Section 57 of the Employment Standards Act requires an employer to ensure that an employee takes time off for vacation. After twelve consecutive months of employment, an employee is entitled to at least two weeks of annual vacation time. This increases to three weeks after five consecutive years of employment. Section 57, however, does not address how an employer is to pay employees for their vacations.
The amount of vacation pay (and when it is to be paid to the employee) is set out in Section 58 of the Act. The amount of vacation pay is based on the employee’s previous year’s total wages including overtime and vacation pay earned during that year. After five calendar days of employment, an employer must pay an employee at least four per cent of the employee’s total wage. This increases to six per cent once the employee has worked five consecutive years.
Vacation pay must be paid at least seven days before the beginning of an employee’s vacation or, if the employee agrees or it is specified in a collective bargaining agreement, on a scheduled pay day. If an employee is paid their salary during a vacation period, this will be considered vacation pay pursuant to Section 58 of the Act.
Complications can arise when issues of parental leave and employee commissions come into play. The Act provides that employees who are absent from work on parental leave are deemed to be continuously employed. Therefore, when employees return from such leave, they are entitled to vacation time and pay according to the minimum requirements set by the legislation.

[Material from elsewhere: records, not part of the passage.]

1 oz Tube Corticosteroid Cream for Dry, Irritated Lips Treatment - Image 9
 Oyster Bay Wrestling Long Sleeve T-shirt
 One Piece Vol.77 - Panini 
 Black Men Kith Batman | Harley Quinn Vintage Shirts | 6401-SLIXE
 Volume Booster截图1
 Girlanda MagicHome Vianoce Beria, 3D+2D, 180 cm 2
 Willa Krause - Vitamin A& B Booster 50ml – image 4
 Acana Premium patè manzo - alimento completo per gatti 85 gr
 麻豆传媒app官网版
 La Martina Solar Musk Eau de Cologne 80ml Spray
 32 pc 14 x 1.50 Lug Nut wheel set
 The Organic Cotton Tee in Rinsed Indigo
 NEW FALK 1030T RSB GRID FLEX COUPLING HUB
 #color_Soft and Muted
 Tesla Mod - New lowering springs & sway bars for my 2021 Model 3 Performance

Vacation pay, however, is calculated based on a percentage of accumulated wages during the vacation entitlement year. As a result, employees who have not accumulated wages during a portion of an entitlement year (such as while on an unpaid maternity or parental leave) will also not have accrued vacation pay during that time.
The statutory obligations regarding vacation time and vacation pay apply equally to commissioned sales persons. Employees paid by commission must take annual vacation time and receive vacation pay. When an employer is calculating vacation pay it must include all commissions earned by an employee but it cannot incorporate vacation pay into the employee’s commission structure. Additionally, commissions that become payable during an employee’s annual vacation are not considered vacation pay.
As with any right and obligation, disputes can arise over issues of vacation time and pay. When they do, courts in British Columbia have determined that the parties should resolve their disputes through the Employment Standards Branch (as set out in the Act). Employees cannot seek remedies through the courts. In Macaraeg v. E Care Contact Centers Ltd., a 2008 decision by the British Columbia Court of Appeal, the Court found that the Employment Standards Act “provides a complete and effective administrative structure for granting and enforcing rights to employees.” The Court, therefore, confirmed that employees’ rights to vacation benefits must be pursued through the mechanisms set out in the Act and not through a civil action. This benefits employers as an employee’s claim is restrained by the time limits set out in the Act.
Navigating the details of vacation time and vacation pay can be a challenging experience for any employer. Employers can move through the confusion by recognizing that the two entitlements are wholly separate obligations owed to their employees.